Thursday, November 1, 2012

Gargoyles and Graffiti

I'm in Oxford. I arrived too late in the day to get started in the Bodleian Library, so I applied for my reader's card and then meant to go to the Ashmolean Museum.

I got sidetracked by the 13th-century university cathedral. The cathedral is under renovation right now, but the tower is open to visitors, so I enthusiastically went up. I always get about halfway up these medieval church towers and then remember how much I hate trying to get back down the spiral staircases that are wide enough for just one person and that don't have a consistent height of step riser. No point in not finishing the climb at that point, though, and truly, the views are always worth it.

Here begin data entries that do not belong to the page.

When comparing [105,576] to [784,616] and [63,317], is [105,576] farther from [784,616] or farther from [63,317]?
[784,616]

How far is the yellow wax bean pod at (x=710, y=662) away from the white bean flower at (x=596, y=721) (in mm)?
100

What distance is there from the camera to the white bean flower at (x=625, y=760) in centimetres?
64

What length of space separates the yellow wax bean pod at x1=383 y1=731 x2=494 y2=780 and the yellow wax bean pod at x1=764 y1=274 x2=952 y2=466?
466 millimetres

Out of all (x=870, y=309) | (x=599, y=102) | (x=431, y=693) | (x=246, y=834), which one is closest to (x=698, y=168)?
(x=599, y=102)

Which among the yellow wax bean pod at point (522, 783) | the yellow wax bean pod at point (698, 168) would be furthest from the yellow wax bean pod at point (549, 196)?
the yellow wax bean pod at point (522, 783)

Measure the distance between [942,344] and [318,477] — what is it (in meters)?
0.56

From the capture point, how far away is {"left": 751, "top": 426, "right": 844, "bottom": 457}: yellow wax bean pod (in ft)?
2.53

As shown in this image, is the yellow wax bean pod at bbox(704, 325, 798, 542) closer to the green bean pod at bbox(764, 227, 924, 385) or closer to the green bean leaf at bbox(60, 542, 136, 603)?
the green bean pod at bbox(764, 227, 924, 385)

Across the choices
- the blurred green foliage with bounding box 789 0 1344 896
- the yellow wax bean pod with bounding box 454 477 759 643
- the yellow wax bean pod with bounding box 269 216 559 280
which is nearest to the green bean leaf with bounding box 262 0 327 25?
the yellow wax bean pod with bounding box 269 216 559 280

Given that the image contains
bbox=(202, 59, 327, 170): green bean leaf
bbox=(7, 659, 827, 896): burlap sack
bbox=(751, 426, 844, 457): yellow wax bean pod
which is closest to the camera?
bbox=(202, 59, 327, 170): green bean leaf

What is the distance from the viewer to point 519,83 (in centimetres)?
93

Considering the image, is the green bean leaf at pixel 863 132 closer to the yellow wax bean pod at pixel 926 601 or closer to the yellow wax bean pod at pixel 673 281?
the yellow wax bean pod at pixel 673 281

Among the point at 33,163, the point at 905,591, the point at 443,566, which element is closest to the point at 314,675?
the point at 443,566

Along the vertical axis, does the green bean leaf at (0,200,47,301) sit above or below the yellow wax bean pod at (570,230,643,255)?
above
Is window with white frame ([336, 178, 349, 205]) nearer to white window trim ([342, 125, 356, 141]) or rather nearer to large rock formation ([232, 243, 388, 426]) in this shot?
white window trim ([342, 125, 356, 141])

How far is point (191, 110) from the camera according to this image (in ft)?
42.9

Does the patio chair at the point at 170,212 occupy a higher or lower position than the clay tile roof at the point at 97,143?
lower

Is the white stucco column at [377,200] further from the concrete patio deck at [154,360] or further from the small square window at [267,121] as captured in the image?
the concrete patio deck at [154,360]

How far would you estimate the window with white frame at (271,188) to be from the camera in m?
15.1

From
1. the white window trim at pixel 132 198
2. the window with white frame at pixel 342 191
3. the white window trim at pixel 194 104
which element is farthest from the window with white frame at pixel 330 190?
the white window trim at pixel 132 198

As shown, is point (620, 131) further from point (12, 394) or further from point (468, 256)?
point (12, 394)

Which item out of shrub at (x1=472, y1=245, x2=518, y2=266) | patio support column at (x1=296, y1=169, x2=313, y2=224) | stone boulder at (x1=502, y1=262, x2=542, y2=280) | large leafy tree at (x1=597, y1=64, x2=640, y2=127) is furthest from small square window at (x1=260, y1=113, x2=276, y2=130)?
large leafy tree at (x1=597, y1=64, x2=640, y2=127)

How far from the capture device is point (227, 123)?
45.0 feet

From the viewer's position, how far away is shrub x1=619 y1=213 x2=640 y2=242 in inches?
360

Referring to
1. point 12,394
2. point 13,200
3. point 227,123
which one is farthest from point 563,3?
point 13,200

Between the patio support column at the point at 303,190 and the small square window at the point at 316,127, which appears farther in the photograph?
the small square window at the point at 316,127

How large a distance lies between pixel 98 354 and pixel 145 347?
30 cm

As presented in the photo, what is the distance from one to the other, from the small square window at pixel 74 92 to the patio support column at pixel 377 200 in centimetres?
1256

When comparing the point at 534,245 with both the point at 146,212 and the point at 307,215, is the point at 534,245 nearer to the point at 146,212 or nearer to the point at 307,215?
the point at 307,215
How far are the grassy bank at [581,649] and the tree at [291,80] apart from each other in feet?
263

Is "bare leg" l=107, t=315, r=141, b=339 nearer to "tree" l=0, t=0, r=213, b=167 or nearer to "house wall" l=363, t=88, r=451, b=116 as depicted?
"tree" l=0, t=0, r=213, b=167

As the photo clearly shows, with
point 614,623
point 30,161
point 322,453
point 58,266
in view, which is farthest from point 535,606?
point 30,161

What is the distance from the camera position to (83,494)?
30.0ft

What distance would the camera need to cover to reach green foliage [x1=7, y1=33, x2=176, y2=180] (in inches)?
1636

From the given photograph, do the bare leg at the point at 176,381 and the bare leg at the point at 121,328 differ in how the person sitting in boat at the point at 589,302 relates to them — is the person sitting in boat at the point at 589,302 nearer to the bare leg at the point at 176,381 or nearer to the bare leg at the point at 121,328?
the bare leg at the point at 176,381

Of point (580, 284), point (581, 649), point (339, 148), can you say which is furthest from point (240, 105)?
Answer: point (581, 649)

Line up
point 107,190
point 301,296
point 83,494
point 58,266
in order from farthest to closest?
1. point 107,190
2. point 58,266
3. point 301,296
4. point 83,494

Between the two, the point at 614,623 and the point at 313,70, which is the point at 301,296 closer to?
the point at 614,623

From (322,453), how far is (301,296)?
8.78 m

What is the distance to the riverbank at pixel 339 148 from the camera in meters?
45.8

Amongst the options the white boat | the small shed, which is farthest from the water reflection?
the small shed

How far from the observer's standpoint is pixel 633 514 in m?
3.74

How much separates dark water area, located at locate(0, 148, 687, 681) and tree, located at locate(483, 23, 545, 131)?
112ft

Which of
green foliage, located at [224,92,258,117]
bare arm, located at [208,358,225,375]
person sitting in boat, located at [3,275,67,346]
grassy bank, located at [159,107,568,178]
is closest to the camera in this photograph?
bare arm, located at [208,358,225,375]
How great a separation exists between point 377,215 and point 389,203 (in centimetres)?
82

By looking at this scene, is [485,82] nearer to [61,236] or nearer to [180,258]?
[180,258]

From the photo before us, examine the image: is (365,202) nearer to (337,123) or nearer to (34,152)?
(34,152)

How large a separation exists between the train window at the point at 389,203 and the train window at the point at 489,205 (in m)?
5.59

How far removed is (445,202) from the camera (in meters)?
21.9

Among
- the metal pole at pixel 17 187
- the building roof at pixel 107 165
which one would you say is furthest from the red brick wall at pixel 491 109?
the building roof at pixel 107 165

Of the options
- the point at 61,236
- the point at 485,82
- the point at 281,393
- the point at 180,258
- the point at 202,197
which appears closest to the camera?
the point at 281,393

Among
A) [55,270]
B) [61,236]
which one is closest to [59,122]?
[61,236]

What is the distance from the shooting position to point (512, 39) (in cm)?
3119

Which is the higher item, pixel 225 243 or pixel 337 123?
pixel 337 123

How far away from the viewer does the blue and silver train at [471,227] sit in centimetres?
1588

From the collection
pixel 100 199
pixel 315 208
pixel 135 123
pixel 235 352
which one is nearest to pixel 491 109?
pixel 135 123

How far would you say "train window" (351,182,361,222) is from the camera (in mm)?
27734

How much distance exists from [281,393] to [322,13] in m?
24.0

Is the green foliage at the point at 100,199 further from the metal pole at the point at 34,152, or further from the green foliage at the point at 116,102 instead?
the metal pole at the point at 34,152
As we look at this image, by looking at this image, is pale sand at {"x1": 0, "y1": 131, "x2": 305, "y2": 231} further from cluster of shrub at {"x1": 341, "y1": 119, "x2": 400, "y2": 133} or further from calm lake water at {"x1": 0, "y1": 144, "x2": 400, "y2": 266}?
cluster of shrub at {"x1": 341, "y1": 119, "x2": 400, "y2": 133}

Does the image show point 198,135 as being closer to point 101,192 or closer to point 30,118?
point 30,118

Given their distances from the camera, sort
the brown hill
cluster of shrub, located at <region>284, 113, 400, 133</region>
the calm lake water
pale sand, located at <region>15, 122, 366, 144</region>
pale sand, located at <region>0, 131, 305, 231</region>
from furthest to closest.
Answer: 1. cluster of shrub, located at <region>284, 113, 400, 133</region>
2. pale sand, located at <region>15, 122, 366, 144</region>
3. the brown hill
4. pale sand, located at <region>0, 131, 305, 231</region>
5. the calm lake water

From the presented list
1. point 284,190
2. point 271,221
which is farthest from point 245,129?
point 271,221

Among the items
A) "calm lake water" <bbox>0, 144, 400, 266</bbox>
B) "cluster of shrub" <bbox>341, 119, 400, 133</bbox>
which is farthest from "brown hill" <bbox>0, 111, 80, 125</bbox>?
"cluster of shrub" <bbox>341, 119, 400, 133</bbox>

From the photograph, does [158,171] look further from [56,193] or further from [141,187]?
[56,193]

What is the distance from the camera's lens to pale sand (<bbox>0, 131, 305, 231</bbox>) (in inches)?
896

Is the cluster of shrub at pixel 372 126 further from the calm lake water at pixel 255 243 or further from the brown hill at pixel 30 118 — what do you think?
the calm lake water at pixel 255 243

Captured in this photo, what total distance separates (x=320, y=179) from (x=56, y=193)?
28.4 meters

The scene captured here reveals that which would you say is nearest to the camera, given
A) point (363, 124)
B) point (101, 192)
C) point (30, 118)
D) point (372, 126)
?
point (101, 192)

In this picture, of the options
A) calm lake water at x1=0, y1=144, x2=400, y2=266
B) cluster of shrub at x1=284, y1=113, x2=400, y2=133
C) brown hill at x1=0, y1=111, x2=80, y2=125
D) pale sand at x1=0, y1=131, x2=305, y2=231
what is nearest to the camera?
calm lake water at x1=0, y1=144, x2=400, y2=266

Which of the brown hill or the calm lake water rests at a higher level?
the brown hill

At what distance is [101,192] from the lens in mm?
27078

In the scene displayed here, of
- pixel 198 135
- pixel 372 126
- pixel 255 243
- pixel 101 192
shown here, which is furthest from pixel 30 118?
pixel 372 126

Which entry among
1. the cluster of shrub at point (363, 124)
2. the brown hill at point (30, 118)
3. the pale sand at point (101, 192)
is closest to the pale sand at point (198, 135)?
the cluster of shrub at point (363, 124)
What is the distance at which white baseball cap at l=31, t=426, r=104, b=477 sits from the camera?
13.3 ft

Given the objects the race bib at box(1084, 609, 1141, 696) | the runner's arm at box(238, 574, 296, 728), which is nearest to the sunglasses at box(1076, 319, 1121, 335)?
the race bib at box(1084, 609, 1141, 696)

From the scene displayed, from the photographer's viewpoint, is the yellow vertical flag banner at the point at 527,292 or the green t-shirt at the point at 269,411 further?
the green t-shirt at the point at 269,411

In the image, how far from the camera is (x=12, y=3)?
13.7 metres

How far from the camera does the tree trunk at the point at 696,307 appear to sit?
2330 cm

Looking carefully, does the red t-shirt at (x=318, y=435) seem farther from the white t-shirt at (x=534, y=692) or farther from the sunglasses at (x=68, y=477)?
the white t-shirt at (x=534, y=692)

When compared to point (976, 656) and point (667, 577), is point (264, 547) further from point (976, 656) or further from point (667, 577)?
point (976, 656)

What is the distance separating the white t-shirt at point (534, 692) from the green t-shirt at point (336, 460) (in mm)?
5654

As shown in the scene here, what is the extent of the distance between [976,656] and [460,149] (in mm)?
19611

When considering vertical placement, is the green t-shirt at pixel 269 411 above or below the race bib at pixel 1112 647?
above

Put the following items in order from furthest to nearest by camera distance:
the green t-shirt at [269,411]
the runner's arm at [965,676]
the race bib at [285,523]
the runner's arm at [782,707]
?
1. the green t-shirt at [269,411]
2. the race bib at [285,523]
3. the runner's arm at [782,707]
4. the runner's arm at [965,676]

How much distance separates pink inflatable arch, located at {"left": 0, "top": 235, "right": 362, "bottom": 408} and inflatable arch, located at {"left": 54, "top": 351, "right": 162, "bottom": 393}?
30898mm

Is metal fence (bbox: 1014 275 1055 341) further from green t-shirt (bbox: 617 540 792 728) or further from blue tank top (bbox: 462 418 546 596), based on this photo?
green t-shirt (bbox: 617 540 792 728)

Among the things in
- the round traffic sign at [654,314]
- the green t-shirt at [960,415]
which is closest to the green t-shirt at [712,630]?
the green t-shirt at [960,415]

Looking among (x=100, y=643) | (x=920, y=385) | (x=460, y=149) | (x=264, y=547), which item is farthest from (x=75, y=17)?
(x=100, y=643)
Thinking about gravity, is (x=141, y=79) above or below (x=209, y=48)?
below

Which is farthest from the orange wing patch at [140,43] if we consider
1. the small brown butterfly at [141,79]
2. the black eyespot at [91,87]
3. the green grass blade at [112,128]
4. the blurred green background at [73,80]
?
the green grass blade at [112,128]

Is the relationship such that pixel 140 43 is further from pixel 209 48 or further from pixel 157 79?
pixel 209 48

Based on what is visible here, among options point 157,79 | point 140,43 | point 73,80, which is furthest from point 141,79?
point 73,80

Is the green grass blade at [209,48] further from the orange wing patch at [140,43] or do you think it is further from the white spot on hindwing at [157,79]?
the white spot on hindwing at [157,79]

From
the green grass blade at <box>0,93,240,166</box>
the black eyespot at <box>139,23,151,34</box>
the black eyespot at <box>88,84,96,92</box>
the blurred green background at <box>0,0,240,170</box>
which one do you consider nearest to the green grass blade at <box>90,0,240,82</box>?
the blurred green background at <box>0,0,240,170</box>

From the top, the gargoyles and other façade statues are so close up, too!






Of all of these, the only true gargoyle, of course, is the one on the left in this picture, the one that functions as a drainpipe.

Check out the date on this graffito (click to enlarge if you need) that was carved into the walkway at the top of the tower (which was also only big enough for one person at any point, leading to lots of shuffling around and sinking back into recesses in the façade to let people pass. Just walking around, I'm very aware that yes, I went to college with lots of Gothic architecture and that my university was already 63 years in existence when this student or penitent or priest carved his name here, but those buildings are neo-Gothic and from 19th century, largely not the original buildings of the university. (I suppose it's like Oriel College tearing down its 13th-century buildings in the 16th, just on a vaster scale). It really does feel different:


Oh, and just to prove that I really was there:


I did eventually get over to the Ashmolean, about two hours before closing, so I really had to race through. I hope I have a chance to go back this trip to see it at a more leisurely pace; if not, it'll definitely be on my list of places to visit on a future trip. I was very impressed by the narrative of the museum and the ways in which it is reinforced visually. They've really tried to integrate their European and Oriental collections along a sort of Mediterranean crossroads theme-line. There is a lot of glass in the fabric of the building, and it's used very effectively in support of that narrative. For example, standing in the Islamic Middle East gallery, you can see up into the study gallery for European ceramics and from that vantage point, you see through a window that backs onto the Valencia Lusterware (based, of course, on Islamic glazing techniques). A highlight of the Islamic collection (which houses pieces that are just out of this world in terms of their quality) for me was a pair of doors that T.E. Lawrence acquired in Jeddah and installed outside of his swimming pool in Dorset. I also enjoyed seeing an elaborate 16th-century puzzle box made out of olive wood in the shape of the Church of the Holy Sepulcher. I also got to visit a special exhibition on the natural history illustrations of Edward Lear, he of the nonsense verse. He was very skilled and I was blown away by his paintings, but it was a bit odd that the curators really didn't try to connect his illustration of strange and wondrous creatures with his later career in nonsensery. Instead, they just plunked a few of the nonsense books at the end. And finally, they have the original collection, the contents of a seventeenth-century curio cabinet, with which Elias Ashmole founded the museum. It was especially effective because it showed the very early roots of the museum's balance between art and anthropology.

I'll be in the library as of tomorrow morning. Brace yourselves for copious manuscript photos to come.